De hecho, en esa discusión, fue el entonces Ministro de Salud, Jaime Mañalich, el que se negó a legislar respecto a la primera causal (cuando la vida de la madre está en peligro) aludiendo al hecho de que ‘hoy día las mujeres que tienen riesgo de vida por continuar un embarazo, la doctrina medica, moral y ética es clara y siempre va optar por salvarla’. Básicamente, como explica Marín, optar por no legislar porque el criterio que prima es el criterio médico. “¿Pero tenemos que depender de ese criterio? Era evidente que no todos los médicos optarían por salvar a la persona gestante, por algo existe la objeción de la conciencia. No era algo dicho desde la ignorancia, era taponeo consciente”.
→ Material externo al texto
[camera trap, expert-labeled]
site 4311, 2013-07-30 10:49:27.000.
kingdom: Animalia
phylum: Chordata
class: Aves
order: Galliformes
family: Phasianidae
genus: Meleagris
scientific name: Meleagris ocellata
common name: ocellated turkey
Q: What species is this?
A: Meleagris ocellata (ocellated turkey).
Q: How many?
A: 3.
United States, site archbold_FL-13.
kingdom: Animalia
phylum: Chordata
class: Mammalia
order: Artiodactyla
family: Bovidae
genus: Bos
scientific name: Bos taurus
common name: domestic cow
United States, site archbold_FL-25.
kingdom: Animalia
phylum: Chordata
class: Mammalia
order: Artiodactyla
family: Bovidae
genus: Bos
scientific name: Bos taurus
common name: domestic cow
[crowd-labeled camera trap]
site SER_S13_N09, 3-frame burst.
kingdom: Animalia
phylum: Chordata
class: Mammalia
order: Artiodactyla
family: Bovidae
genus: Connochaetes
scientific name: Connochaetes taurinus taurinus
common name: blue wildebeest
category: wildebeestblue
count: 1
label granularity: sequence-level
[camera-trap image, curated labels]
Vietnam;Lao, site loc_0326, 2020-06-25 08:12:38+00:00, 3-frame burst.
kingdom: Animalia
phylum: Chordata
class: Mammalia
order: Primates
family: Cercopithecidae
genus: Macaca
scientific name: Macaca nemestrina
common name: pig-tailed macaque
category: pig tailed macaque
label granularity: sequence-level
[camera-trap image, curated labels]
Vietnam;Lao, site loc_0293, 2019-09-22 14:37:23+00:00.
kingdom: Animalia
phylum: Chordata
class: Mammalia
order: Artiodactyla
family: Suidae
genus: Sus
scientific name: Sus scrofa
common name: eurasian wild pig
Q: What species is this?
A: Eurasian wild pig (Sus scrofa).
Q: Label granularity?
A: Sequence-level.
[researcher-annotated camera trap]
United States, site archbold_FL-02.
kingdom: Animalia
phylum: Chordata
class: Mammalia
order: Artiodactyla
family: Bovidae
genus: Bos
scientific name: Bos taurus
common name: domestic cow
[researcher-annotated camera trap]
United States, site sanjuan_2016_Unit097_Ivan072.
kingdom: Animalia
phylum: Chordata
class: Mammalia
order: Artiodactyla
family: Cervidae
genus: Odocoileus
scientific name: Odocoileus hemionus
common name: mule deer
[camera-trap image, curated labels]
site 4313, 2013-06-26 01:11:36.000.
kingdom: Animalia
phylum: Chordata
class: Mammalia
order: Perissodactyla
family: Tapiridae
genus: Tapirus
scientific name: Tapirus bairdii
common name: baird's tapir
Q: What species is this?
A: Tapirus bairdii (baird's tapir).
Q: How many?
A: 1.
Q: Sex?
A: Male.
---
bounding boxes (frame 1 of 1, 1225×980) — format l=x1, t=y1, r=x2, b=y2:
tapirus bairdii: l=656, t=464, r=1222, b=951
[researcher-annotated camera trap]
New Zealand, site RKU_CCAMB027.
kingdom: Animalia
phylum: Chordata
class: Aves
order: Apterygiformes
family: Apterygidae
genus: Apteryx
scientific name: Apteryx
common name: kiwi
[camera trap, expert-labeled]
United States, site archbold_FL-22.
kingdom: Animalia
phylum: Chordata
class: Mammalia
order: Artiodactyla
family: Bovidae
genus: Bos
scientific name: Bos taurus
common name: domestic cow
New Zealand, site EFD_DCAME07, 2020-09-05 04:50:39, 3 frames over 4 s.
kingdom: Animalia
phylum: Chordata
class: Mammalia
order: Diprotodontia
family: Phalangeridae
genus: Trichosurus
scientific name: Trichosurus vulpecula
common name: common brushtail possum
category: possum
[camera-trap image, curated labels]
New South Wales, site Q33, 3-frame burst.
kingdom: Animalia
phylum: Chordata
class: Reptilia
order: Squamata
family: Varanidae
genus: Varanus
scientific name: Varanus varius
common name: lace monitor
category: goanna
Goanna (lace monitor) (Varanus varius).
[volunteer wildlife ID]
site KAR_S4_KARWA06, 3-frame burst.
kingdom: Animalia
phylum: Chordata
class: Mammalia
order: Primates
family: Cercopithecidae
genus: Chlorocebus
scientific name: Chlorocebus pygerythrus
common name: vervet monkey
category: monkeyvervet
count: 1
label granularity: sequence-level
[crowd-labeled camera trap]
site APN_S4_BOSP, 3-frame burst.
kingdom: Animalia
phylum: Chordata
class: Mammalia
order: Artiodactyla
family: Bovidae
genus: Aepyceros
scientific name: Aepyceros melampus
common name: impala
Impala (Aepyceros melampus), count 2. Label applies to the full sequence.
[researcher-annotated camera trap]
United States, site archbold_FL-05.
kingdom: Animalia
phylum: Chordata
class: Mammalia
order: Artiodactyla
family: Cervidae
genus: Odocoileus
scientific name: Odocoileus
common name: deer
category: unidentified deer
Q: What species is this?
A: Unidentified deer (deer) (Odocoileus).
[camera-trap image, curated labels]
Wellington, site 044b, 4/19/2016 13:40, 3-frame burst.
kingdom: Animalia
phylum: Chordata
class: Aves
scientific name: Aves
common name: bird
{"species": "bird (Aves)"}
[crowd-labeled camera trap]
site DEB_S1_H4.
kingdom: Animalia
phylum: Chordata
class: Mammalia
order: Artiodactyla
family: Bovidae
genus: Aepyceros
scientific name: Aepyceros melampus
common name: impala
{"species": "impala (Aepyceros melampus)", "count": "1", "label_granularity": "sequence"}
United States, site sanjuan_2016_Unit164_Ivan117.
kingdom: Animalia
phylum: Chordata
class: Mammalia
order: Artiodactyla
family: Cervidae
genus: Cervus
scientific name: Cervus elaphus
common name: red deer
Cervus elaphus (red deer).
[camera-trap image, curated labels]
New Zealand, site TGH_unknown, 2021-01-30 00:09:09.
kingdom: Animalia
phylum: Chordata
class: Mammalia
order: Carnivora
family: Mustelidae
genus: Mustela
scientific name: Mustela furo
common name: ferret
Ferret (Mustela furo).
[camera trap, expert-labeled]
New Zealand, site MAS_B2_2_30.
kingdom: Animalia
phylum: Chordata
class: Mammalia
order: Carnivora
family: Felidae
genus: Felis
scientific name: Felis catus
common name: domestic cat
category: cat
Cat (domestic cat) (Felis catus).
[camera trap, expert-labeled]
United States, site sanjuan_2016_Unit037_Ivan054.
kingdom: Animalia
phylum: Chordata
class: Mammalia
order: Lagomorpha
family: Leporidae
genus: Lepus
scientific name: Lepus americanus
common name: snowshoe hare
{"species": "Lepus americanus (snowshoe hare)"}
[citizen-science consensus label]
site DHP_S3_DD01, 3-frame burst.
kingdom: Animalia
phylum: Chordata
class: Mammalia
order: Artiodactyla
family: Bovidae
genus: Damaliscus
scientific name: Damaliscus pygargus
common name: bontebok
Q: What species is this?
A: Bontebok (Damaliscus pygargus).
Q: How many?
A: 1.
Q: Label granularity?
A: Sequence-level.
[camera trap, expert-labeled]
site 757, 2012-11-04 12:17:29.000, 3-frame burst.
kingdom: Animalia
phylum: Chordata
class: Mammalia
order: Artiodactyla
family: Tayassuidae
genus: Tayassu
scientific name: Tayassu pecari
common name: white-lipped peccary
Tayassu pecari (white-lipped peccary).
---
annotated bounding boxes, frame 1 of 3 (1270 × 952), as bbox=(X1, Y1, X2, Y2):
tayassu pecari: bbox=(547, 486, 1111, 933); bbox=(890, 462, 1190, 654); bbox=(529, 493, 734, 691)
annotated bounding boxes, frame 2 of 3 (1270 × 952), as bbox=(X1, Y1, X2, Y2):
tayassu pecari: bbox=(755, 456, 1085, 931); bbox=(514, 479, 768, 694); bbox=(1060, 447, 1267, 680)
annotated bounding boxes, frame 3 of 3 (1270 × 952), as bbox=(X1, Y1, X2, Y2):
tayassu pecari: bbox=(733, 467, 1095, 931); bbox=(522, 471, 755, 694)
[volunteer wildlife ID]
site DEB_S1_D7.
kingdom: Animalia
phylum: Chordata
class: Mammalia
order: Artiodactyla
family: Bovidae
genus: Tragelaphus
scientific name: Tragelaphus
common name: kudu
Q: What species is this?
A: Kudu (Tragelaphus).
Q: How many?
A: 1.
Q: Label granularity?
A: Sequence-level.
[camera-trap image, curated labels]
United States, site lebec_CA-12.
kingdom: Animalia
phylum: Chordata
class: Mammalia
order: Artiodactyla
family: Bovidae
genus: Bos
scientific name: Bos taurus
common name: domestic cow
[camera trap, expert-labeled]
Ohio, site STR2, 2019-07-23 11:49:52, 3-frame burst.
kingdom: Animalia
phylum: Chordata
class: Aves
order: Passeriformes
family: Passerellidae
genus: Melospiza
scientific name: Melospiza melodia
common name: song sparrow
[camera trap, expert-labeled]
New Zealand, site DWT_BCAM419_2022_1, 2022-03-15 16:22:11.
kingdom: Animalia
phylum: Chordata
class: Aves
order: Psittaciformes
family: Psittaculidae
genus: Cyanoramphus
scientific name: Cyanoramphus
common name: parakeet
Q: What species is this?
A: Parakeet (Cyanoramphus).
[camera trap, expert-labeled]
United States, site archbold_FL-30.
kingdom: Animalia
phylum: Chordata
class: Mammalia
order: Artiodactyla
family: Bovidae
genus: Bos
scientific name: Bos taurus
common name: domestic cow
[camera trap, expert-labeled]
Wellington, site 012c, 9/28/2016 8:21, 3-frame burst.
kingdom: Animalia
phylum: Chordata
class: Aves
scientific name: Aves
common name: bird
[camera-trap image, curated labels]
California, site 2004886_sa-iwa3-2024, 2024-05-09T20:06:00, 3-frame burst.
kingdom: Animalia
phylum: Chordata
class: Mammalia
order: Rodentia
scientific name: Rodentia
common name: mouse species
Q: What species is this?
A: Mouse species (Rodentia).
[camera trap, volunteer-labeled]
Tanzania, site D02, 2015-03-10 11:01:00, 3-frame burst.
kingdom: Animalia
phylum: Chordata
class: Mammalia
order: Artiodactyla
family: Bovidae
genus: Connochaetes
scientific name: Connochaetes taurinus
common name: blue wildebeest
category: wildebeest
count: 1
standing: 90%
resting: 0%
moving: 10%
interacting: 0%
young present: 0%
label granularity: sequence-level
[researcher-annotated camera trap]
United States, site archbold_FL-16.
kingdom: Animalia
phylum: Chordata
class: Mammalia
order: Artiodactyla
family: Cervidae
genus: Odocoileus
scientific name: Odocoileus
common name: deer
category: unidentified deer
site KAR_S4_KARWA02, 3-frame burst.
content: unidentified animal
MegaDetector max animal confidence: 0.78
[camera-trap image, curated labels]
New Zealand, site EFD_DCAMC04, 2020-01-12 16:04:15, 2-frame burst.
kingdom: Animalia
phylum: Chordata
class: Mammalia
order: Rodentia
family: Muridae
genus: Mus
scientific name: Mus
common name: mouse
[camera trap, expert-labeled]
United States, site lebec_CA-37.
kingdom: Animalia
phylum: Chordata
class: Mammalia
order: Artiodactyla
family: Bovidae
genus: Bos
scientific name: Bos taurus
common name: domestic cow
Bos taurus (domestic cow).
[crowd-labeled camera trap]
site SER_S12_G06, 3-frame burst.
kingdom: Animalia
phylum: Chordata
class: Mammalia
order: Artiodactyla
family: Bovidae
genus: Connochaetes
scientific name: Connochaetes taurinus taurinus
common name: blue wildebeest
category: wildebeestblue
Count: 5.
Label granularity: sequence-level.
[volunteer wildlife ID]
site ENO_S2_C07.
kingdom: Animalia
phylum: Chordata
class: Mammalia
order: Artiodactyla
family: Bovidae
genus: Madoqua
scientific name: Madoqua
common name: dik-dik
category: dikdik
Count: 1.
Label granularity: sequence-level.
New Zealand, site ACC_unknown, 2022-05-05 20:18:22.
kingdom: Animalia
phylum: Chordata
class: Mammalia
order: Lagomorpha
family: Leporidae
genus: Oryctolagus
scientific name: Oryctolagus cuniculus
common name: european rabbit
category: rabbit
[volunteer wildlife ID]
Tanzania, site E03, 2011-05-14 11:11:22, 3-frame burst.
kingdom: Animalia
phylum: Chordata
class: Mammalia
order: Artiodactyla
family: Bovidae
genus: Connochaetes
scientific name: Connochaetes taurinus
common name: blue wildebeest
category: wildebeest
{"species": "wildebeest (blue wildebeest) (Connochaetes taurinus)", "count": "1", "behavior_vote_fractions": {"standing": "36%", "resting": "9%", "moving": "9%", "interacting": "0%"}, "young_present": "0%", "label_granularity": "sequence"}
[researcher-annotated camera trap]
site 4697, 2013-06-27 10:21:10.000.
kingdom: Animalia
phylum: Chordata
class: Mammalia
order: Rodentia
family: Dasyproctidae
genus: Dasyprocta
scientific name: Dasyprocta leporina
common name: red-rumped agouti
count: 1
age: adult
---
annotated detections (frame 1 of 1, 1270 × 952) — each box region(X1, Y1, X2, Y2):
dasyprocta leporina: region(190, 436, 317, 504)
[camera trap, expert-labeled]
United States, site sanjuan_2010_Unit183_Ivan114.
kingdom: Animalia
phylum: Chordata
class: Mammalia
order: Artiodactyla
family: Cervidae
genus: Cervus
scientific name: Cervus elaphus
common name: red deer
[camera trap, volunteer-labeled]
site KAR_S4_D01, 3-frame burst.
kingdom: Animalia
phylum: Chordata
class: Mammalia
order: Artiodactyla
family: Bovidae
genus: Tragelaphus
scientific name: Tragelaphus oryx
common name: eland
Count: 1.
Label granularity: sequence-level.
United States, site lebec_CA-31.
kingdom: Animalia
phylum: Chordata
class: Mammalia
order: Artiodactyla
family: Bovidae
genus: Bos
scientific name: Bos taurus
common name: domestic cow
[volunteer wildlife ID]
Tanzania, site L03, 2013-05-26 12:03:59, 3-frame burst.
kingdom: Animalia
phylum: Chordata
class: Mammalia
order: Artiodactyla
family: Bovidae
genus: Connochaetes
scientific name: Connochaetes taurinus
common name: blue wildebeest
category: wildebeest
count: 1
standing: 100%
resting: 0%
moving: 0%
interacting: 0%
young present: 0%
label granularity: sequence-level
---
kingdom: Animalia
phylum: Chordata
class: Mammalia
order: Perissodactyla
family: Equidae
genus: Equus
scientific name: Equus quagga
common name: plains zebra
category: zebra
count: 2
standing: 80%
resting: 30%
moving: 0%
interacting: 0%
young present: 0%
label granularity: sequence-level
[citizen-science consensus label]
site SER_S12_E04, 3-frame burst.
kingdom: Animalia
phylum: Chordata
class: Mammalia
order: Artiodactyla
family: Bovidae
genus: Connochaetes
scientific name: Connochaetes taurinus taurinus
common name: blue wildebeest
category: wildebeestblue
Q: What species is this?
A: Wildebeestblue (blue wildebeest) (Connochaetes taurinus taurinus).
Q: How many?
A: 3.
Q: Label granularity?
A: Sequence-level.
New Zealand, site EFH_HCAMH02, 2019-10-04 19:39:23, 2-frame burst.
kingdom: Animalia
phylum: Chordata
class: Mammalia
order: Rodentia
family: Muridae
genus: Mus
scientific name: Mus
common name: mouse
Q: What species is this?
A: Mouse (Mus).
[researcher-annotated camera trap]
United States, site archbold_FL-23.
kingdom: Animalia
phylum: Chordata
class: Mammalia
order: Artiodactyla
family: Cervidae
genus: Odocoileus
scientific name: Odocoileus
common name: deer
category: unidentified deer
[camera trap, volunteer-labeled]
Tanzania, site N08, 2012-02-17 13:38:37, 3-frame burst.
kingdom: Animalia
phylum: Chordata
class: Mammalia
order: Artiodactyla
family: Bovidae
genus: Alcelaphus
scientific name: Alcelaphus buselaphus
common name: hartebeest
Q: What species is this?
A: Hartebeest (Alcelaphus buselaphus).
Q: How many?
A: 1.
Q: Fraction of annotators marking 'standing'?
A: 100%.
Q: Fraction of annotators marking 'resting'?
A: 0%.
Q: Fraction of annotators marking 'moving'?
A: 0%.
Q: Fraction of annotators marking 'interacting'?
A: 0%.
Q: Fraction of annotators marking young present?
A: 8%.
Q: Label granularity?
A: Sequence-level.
Si hacemos el ejercicio de ir de lo más interno hacia fuera, como explica Marín, el control sobre las acciones de las mujeres está presente en todas las dimensiones y esferas. “La capa más interna es nuestro útero, pero en la medida que vamos saliendo, está nuestro cuerpo, nuestro vello corporal, el maquillaje y la manera de vestirnos. Hombres controlando cómo nos vemos y qué hacemos. Hasta llegar a la esfera pública, en la que nos acosan a diario. El acoso callejero es de las formas de control y disciplinamiento que las mujeres empezamos a sufrir de manera más temprana”.
El último acto, como explica la especialista, sería nuestro activismo político y social, e incluso ahí existen hombres que tratan de controlarlo. “Son contadas con la mano las veces que las mujeres podemos salir a la calle y habitarla sin temor. Pero hasta en esas instancias nos enfrentamos a hombres que nos cuestionan por qué las marchas son separatistas”.